Matteo 13:51. E Gesù chiese loro: avete capito tutto questo? Gli dicono: così, Signore!
Matteo 13:52. Disse loro: perciò ogni scriba a cui è stato insegnato il Regno dei Cieli è come un maestro che estrae dal suo tesoro il nuovo e l'antico.
Guarda come le parabole li hanno resi più riflessivi. Coloro che per altri aspetti non capiscono e non insegnano, hanno capito ciò che è stato detto poco chiaro. Lodandoli per questo, il Salvatore dice: 'dunque ogni scriba' e così via. Li chiama scribi, come insegna la legge. Ma sebbene sia stata loro insegnata la legge, non sono rimasti con la legge, ma hanno appreso il regno, cioè la conoscenza di Cristo, e hanno ricevuto l'opportunità di consumare i tesori sia dell'antica che della nuova legge. Il padrone è Cristo, come il ricco, perché in lui sono i tesori della sapienza. Egli, insegnando cose nuove, citava poi in questo modo testimonianze dell'Antico Testamento. Quindi, ha detto: 'Risponderai per una parola oziosa' - questo è nuovo; Poi ha dato una testimonianza: 'Con le tue parole sarai giustificato e condannato' - questo è il vecchio, gli apostoli sono come Lui, per esempio Paolo, che dice: 'Imitami come sono Cristo' (1 Cor. 4 :16).

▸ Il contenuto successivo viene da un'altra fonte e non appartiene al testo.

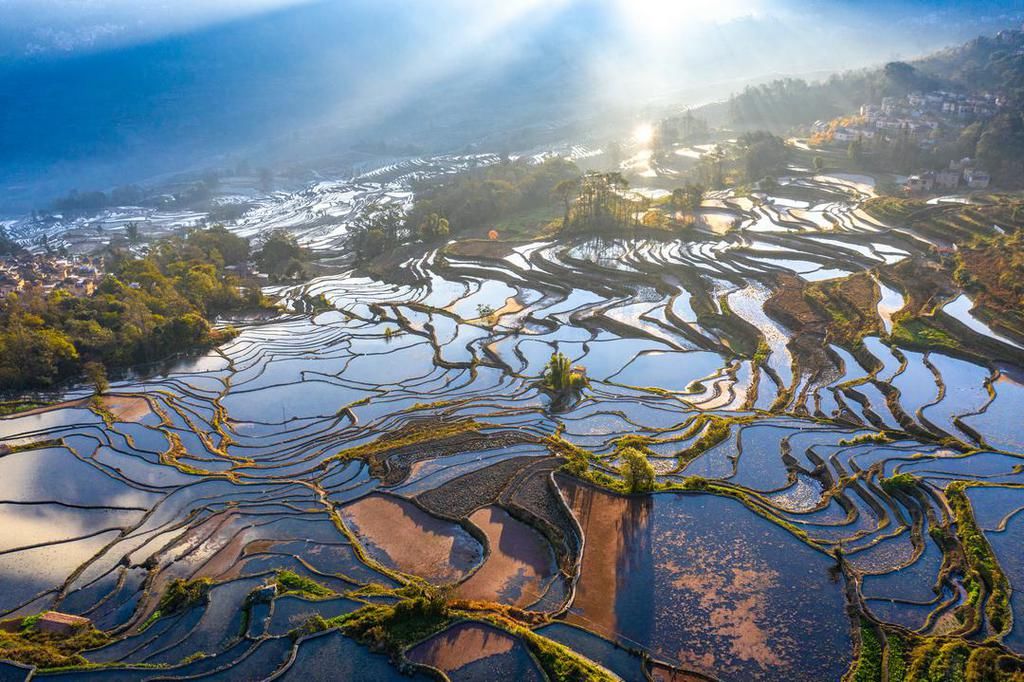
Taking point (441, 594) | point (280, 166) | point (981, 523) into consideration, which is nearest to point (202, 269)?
point (441, 594)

Matteo 13:53. E quando Gesù terminò queste parabole, se ne andò di là.
Matteo 13:54. E giunto in patria, li ammaestrava nella loro sinagoga,
“Queste parabole” disse, perché il Signore stava per parlare dopo un po' e altri. Passa per beneficiare gli altri con la sua presenza. Sotto la sua patria, bada a Nazaret, perché in essa fu nutrito. Nella sinagoga, invece, insegna in luogo pubblico e liberamente allo scopo che poi non si possa dire che ha insegnato qualcosa di illegale.